**SET TASK 1:** In the listing, starting at the line that contains "How far away is pixel 53" and ending at the last line of the listing, substitute "most distant" for "farthest" and change nothing else; reproduce only those lines.

0

When is the case that a classifier's accuracy is better when no data augmentation has been applied (Compared to the dataset with the augmentations applied)? I'd like to know especially how the data is distributed in that case.

Cork
  • 3
  • 2
  • 3
    How do you define "data augmentation"? – user2974951 Aug 28 '23 at 11:42
  • 3
    If you are using proportion "classified" correctly as the accuracy score, something even wilder can happen when there is natural imbalance in outcome category frequencies: you may get better "accuracy" by using no data and just classifying every observation as being in the majority category. It would be a good idea to study proper accuracy scoring rules. – Frank Harrell Aug 28 '23 at 11:56
  • What I meant as "data augmentation" was some set of transformations such as [horizontal flip, color jitter, affine]. – Cork Aug 28 '23 at 12:10
  • How would a "good" accuracy scoring rule be? (If we cannot define the rule, at least how can we figure it out?) – Cork Aug 28 '23 at 12:17
  • For scoring rules see; https://stats.stackexchange.com/questions/126965/choosing-among-proper-scoring-rules – kjetil b halvorsen Aug 31 '23 at 03:03
  • it's better when the original data set does not vary in the way assumed by the data augmentation. if base images have only one orientation, then flipping will make the classification more complex. – seanv507 Aug 31 '23 at 06:57

0 Answers0

**SET TASK 2:** Decide whether each statement agrees with the thread on data augmentation, answering yes or no and quoting the deciding words: (a) Cork describes data augmentation as transformations such as horizontal flip, color jitter and affine; (b) the question received two answers; (c) seanv507 says flipping makes classification simpler when base images have only one orientation.

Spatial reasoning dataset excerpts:
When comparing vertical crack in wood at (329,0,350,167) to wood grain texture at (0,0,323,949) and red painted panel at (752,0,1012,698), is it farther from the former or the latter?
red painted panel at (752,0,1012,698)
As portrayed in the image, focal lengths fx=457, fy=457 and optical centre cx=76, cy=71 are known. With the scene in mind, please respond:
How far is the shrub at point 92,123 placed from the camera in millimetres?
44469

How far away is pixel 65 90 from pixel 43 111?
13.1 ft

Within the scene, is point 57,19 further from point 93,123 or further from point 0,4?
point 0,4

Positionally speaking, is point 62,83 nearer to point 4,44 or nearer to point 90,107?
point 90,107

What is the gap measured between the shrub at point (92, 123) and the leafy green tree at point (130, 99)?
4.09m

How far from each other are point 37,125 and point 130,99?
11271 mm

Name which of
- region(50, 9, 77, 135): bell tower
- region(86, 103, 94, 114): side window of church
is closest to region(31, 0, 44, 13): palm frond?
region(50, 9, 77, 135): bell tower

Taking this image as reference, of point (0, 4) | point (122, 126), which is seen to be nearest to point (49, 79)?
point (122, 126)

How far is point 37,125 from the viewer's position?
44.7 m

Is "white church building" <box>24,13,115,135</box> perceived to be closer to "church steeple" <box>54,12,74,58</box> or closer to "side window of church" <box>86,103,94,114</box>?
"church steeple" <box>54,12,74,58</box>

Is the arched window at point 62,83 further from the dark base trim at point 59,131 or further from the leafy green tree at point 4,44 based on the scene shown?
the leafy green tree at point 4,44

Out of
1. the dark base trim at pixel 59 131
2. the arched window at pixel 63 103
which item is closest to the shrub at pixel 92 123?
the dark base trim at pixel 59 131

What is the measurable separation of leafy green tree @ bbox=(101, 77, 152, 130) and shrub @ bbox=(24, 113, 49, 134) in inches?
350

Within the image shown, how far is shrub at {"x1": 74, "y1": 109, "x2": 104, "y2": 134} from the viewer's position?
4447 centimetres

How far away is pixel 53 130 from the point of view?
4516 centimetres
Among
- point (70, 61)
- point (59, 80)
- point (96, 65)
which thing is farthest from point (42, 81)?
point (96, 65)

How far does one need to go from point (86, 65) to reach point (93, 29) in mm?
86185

**FULL OUTPUT 1:**
How far away is pixel 53 130 from the point of view?
4516 centimetres
Among
- point (70, 61)
- point (59, 80)
- point (96, 65)
which thing is most distant from point (42, 81)?
point (96, 65)

How far does one need to go from point (86, 65) to reach point (93, 29) in mm?
86185

**FULL OUTPUT 2:**
(a) Yes: "some set of transformations such as [horizontal flip, color jitter, affine]"
(b) No: "0 Answers"
(c) No: "if base images have only one orientation, then flipping will make the classification more complex."